"""
Phase 5: PPML (Poisson Pseudo-Maximum Likelihood) robustness for gravity models.

Estimates PPML versions of Models 2b and 2c from the gravity bilateral paper.
PPML uses the LEVEL of bilateral portfolio positions as the dependent variable
(not log-transformed), which properly handles zeros and is consistent under
heteroskedasticity (Santos Silva & Tenreyro, 2006).

Output: gravity_bilateral/output/tables/ppml_results.csv
"""

import pandas as pd
import numpy as np
import statsmodels.api as sm
from statsmodels.genmod.generalized_linear_model import GLM
import warnings
import time

warnings.filterwarnings("ignore", category=sm.tools.sm_exceptions.ConvergenceWarning)

# ---------- paths ----------
DATA = "/mnt/c/demographics_capital_flows/gravity_bilateral/data/processed/bilateral_panel.csv"
OLS_RESULTS = "/mnt/c/demographics_capital_flows/gravity_bilateral/output/tables/gravity_results.csv"
OUT = "/mnt/c/demographics_capital_flows/gravity_bilateral/output/tables/ppml_results.csv"

# ---------- load data ----------
print("Loading bilateral panel...")
df = pd.read_csv(DATA)
print(f"  Raw panel: {len(df):,} rows, {df.shape[1]} columns")

# ---------- dependent variable ----------
# Use portfolio_total in levels.

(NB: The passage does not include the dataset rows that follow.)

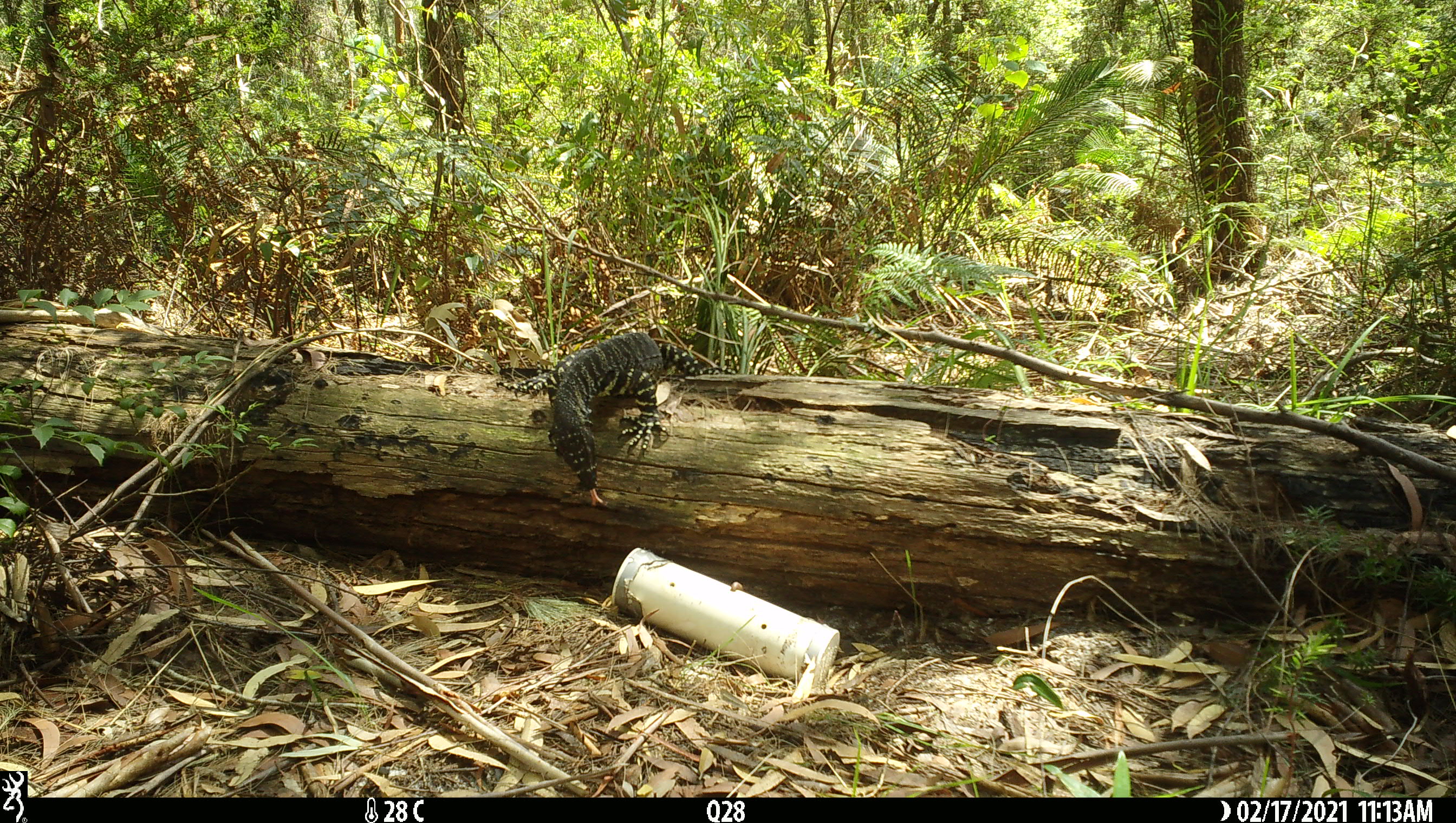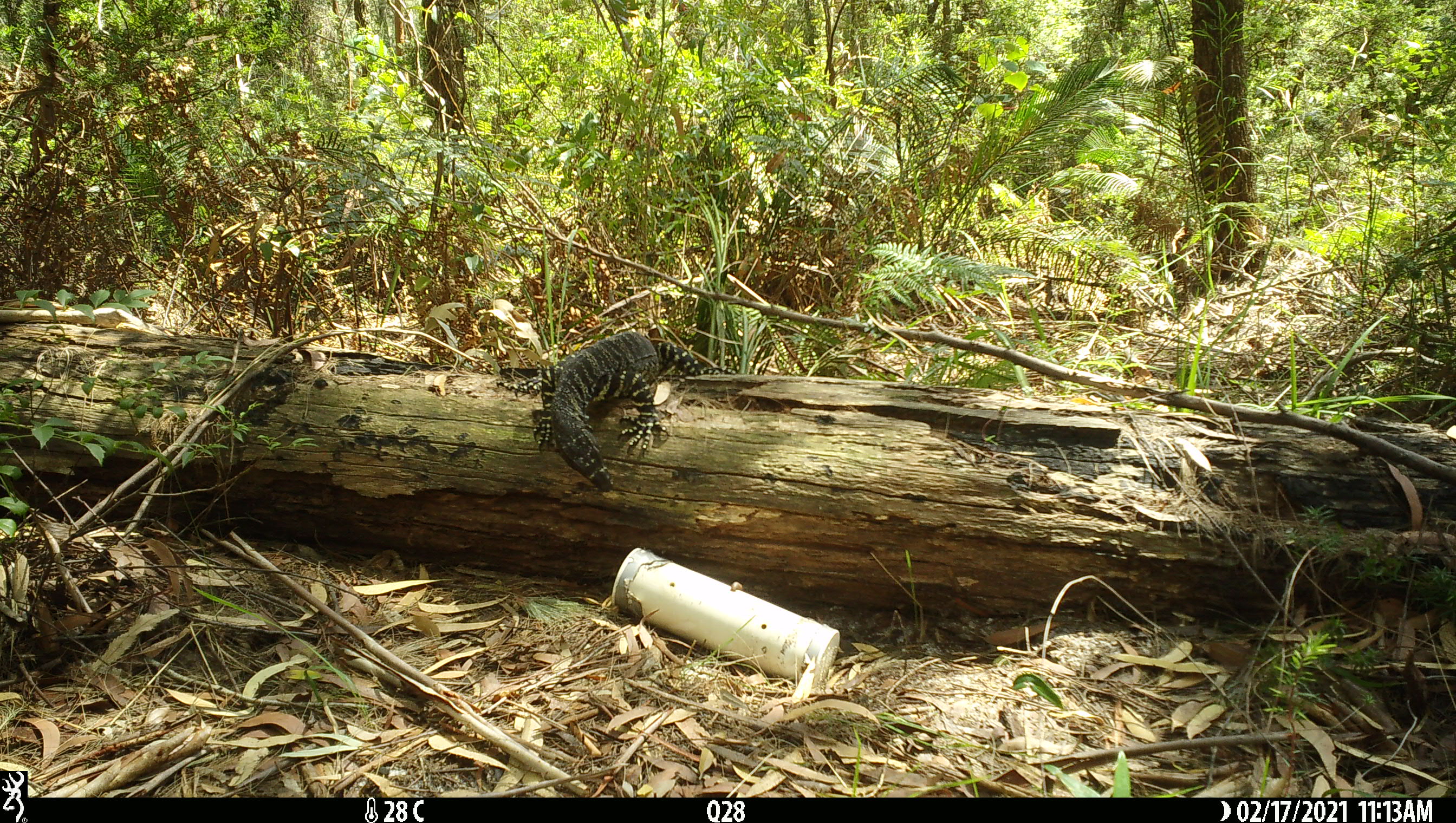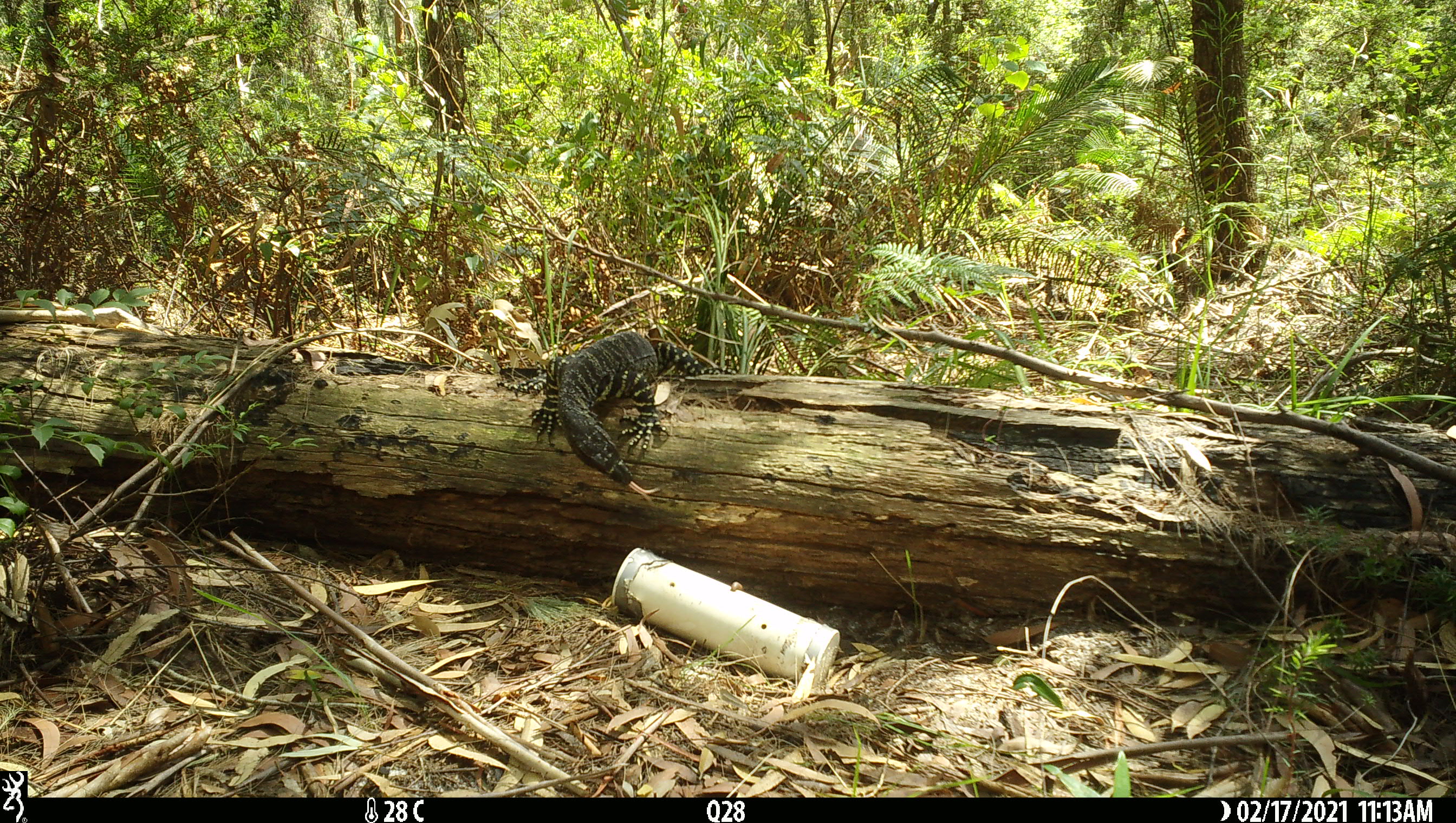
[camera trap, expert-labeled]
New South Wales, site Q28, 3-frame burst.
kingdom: Animalia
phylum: Chordata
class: Reptilia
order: Squamata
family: Varanidae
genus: Varanus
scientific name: Varanus varius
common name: lace monitor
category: goanna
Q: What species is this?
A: Goanna (lace monitor) (Varanus varius).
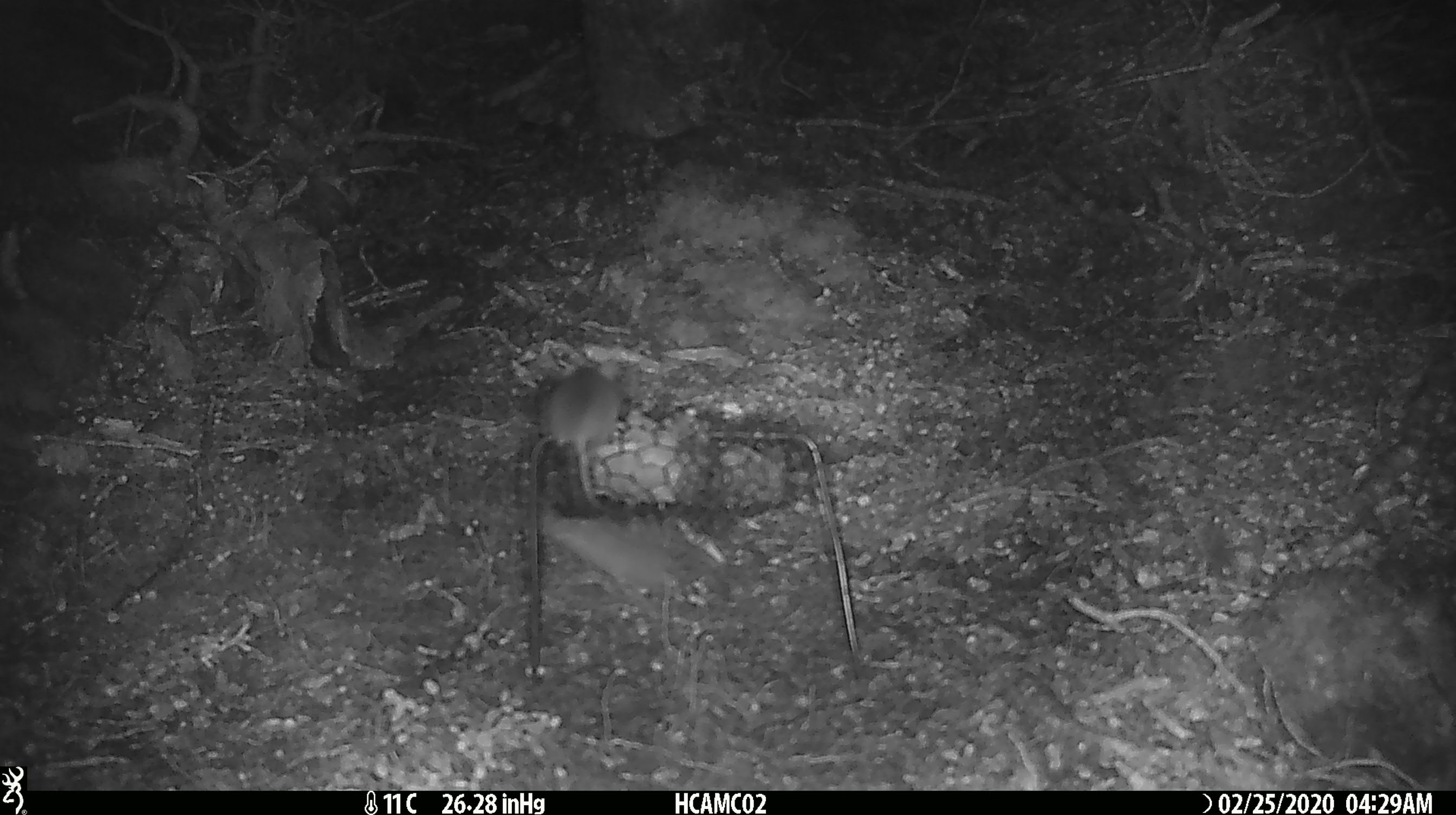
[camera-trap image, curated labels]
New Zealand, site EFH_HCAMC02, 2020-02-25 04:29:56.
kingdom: Animalia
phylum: Chordata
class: Mammalia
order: Rodentia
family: Muridae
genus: Mus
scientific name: Mus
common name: mouse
Mouse (Mus).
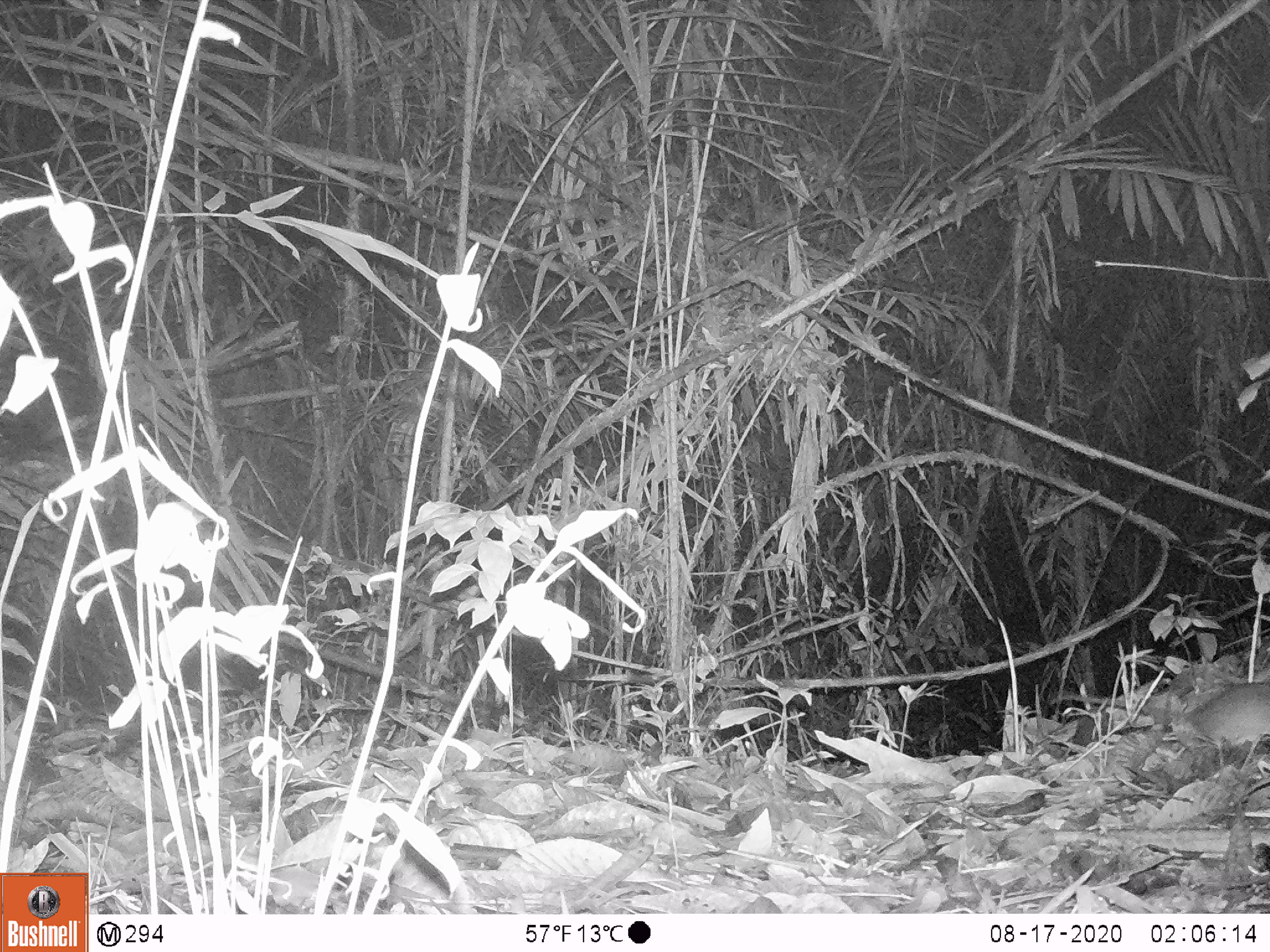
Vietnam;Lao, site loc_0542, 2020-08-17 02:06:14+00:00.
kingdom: Animalia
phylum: Chordata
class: Mammalia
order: Rodentia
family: Muridae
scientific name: Muridae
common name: old-world mice and rats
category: unidentified murid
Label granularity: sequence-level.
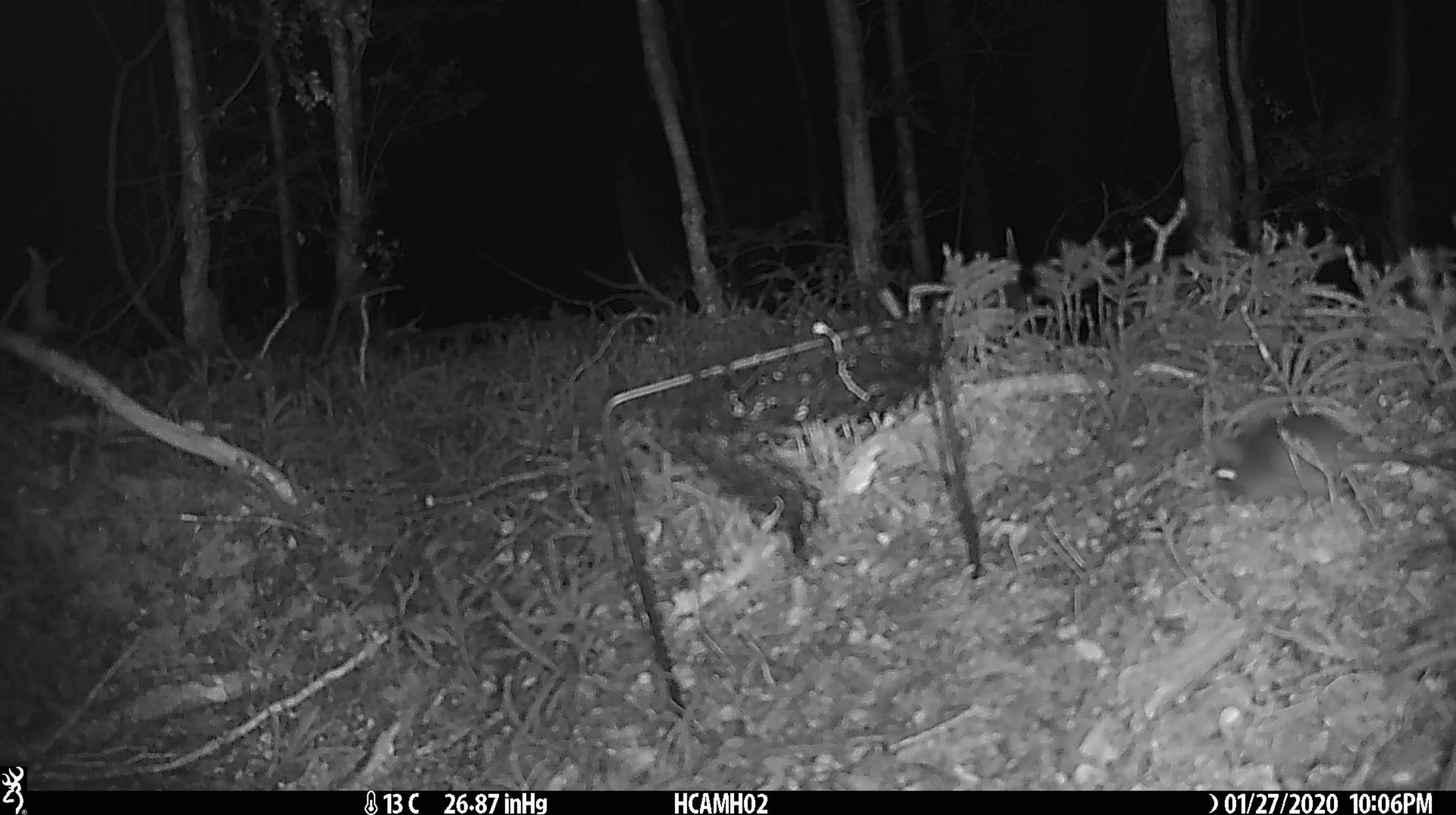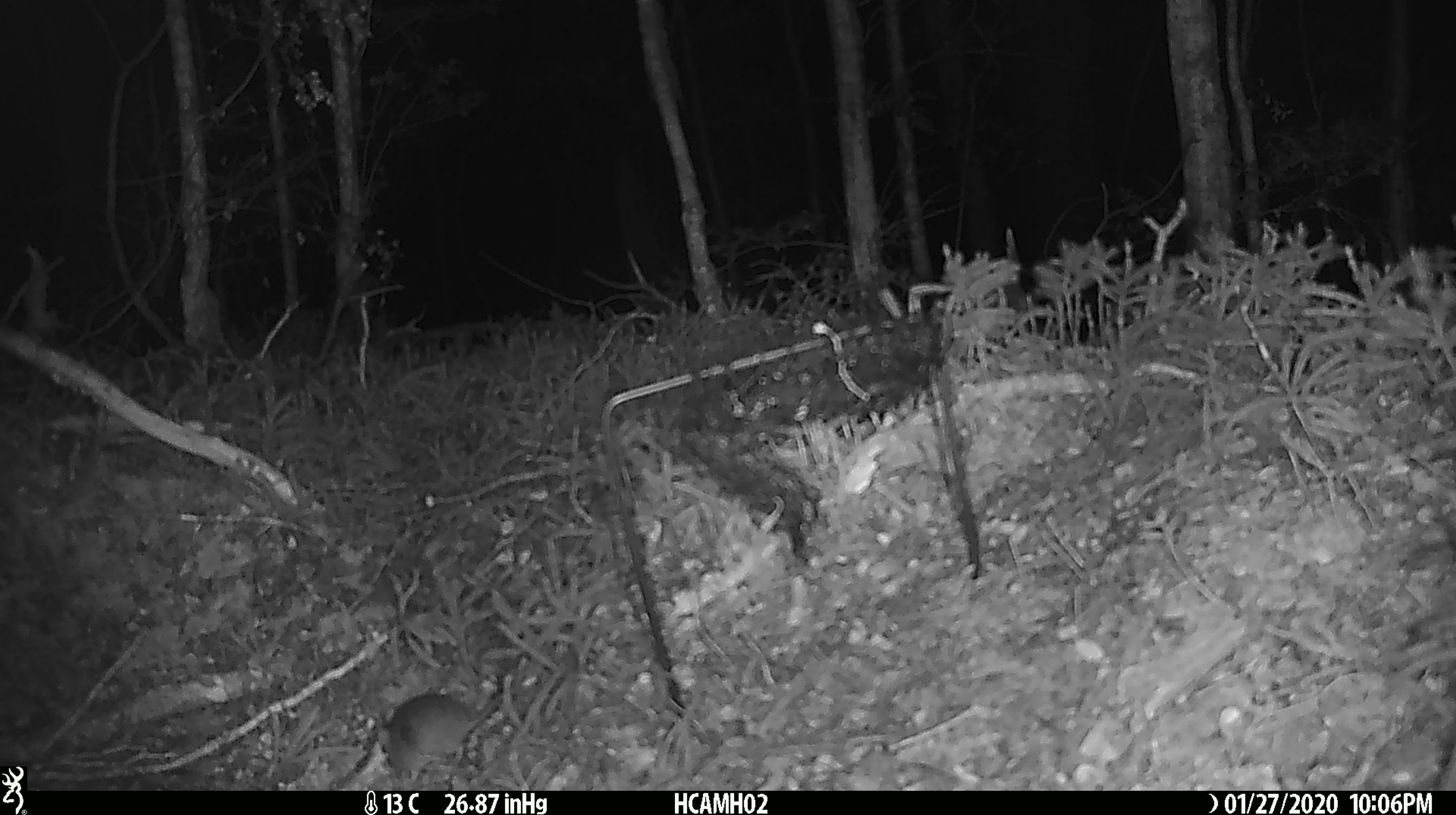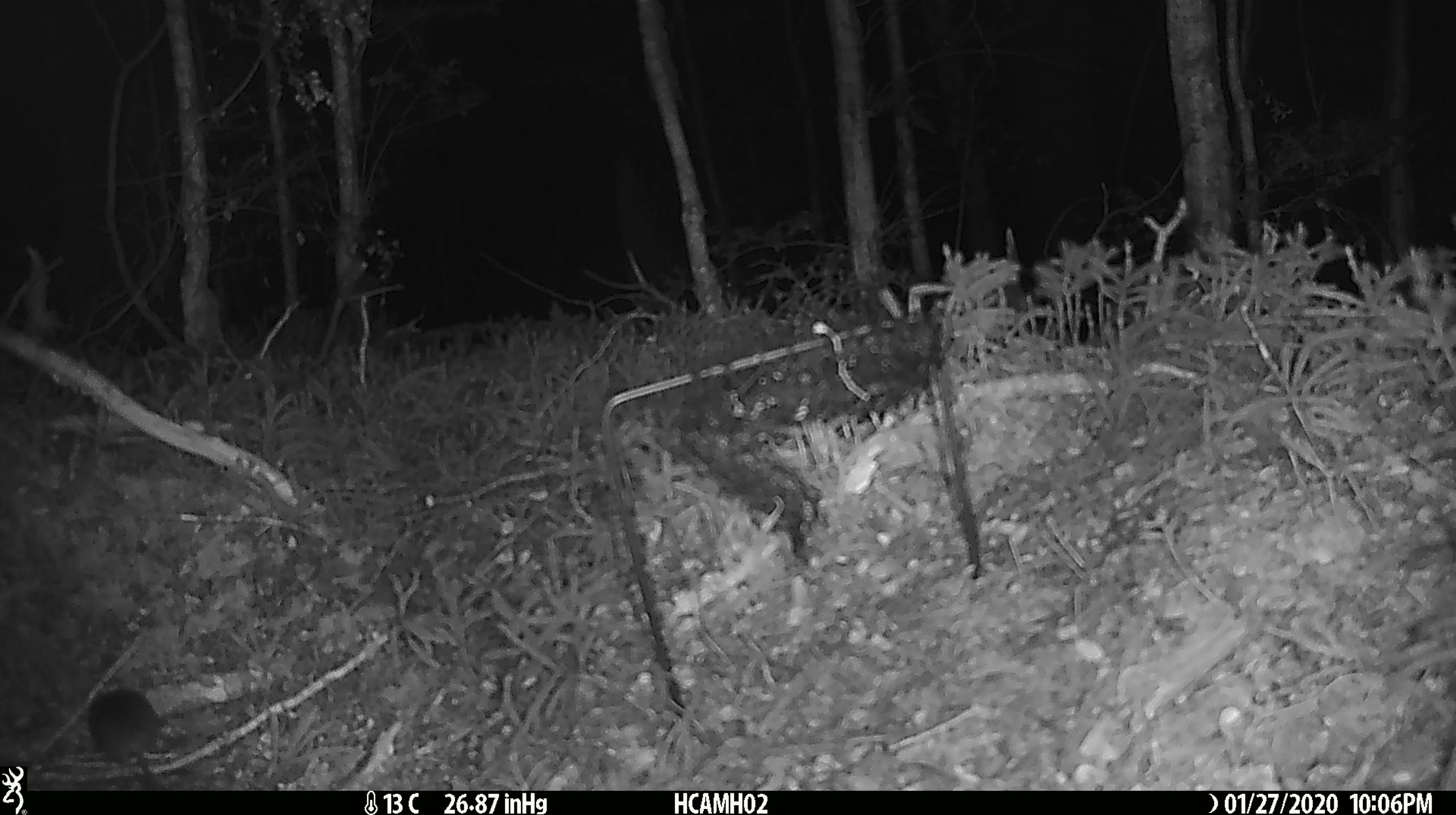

Drop negatives (161 obs) and NaNs.
# Scale by 1 million USD to help Poisson convergence.
df = df[df["portfolio_total"].notna()].copy()
df = df[df["portfolio_total"] >= 0].copy()
df["y_millions"] = df["portfolio_total"] / 1e6

print(f"  After dropping NaN/negative portfolio_total: {len(df):,}")
print(f"  Zeros: {(df['y_millions'] == 0).sum():,}")
print(f"  Positive: {(df['y_millions'] > 0).sum():,}")
print(f"  Dep var (millions USD) — mean: {df['y_millions'].mean():.1f}, "
      f"median: {df['y_millions'].median():.1f}, max: {df['y_millions'].max():.0f}")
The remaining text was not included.